| Saturday, May 25, 2019 - 01:18 pm |
I am testing my tax settings to the safe zone for my share market so i could have both the share market income and tax income at the same time.
Do not set your tax at very high level, do you know why? It will stuff up your performance which means it will make your P/E ratio go very high and it will driop your market value as well.
There for set your taxes to what you like and see if it does affect the corporations performances and see what happens.
Good luck and thank you and I am sorry if I made a double post.
I am testing this thread to see if it works.
| Saturday, May 25, 2019 - 02:06 pm |
Why the hell it takes 30minutes to put it in the forum?
| Sunday, May 26, 2019 - 02:02 am |
Anyone learning yet?
| Sunday, May 26, 2019 - 04:19 am |
Taxes are a really complex thing in this game. You are right and wrong with everything you have typed. How is that for an answer?
Generally speaking Low taxes attract ceos and are good for starting corps. Once your corps are fully teched out most people raise the taxes really high to get the most money out of their state corps. It is the only way to get money out of them.
| Sunday, May 26, 2019 - 03:47 pm |
NO ITS NOT, if you look at the P/E Ratio with taxes, you will notice that having high taxes will spike up the P/E Ratio which means you will have poor performance, test it for yourself and dont be lazy. The Sharemarket gives you monthly money better than the taxes, I have come close to around 370B a month directly paid to the country and it works try it for yourself.
| Sunday, May 26, 2019 - 07:58 pm |
I had to start a new country because my old one stuffed up with high taxes and a very poor performance.
| Monday, May 27, 2019 - 01:22 am |
Anthony I am assuming that you are responding to my post.
You are mixing a few things together. The p/e value is different from the performance of a corp.
You can have a low/high p/e value and still have a decent performing corp. Higher and lower taxes have influence on your p/e value but not on the performance of the corp. For example look at some of the corps of my ceo. I have plenty of corps in 0% tax countries and high p/e values. Yet the performance of all those corps are just fine.

☆ ☆ ☆ ☆

_Problem_. In the forum thread on taxes, how much does one poster say has come close to being paid to the country each month through the share market? The lines after this sentence are separate material, unconnected to the forum thread on taxes.

_Rows_.
☆ ☆ ☆ ☆

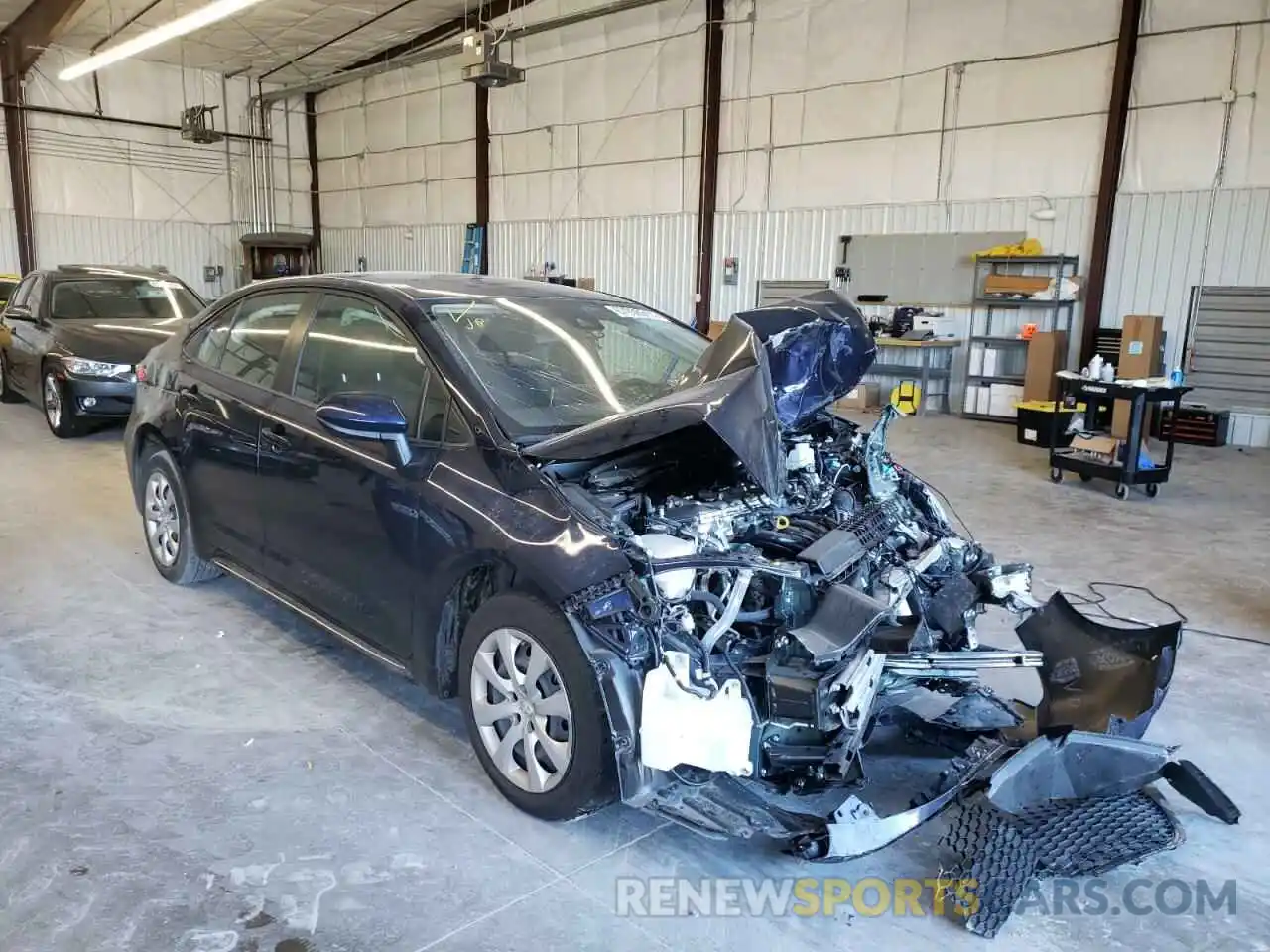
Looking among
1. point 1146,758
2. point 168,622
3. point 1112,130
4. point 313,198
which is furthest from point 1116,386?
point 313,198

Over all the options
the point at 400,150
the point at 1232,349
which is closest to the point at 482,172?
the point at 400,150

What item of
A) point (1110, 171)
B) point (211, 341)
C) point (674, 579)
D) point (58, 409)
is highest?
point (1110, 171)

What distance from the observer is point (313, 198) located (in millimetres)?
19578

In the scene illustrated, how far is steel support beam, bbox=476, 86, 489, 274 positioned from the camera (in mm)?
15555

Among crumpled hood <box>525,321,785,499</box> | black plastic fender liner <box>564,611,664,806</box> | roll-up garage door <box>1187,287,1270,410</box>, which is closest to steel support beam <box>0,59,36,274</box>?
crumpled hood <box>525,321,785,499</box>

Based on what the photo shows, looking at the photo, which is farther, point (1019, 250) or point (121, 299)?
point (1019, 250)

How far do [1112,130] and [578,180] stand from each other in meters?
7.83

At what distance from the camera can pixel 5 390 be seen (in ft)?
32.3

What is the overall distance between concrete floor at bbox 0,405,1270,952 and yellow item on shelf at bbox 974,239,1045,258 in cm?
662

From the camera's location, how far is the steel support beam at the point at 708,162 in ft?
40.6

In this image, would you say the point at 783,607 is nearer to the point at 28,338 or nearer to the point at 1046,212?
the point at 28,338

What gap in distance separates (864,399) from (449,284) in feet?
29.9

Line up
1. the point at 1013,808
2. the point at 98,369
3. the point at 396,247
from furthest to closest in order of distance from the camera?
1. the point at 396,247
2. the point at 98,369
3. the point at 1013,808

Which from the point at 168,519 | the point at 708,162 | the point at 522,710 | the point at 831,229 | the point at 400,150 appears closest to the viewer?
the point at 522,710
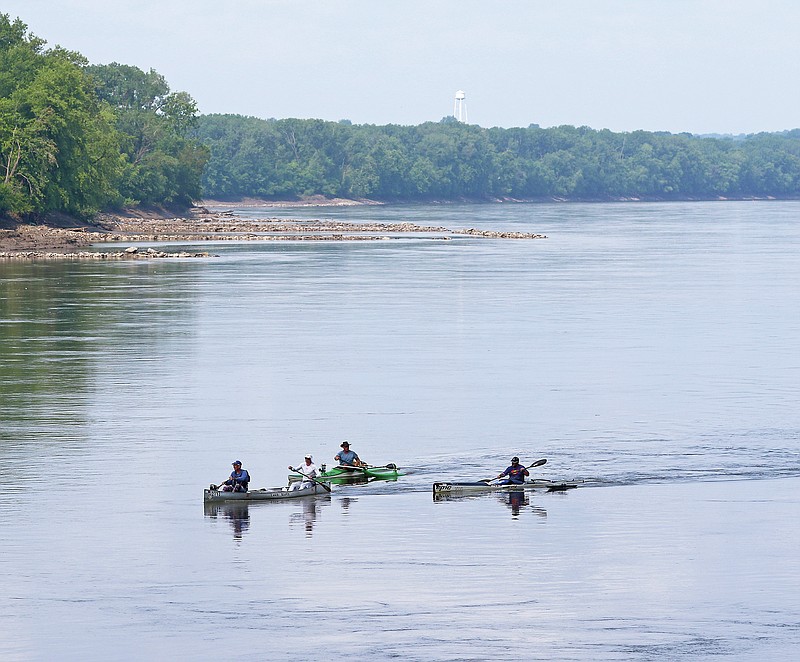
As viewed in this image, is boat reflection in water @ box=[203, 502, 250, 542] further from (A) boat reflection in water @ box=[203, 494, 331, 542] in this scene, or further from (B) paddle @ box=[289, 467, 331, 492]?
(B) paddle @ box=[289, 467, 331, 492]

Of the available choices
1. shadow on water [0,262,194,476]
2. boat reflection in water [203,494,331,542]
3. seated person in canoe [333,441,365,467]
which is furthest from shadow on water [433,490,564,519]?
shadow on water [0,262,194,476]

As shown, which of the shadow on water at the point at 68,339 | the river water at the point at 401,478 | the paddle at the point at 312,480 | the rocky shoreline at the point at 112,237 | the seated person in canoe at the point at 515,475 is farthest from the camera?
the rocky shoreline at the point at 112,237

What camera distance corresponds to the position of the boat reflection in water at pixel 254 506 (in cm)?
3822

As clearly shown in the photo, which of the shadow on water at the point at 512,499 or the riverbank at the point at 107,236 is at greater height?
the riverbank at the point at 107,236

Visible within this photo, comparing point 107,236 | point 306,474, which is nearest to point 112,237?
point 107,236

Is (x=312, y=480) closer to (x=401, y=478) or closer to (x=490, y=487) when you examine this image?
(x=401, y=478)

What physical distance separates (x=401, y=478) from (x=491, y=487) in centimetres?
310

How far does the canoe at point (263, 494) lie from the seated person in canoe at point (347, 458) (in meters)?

☆ ☆ ☆ ☆

_Exercise response_. Around 370B a month.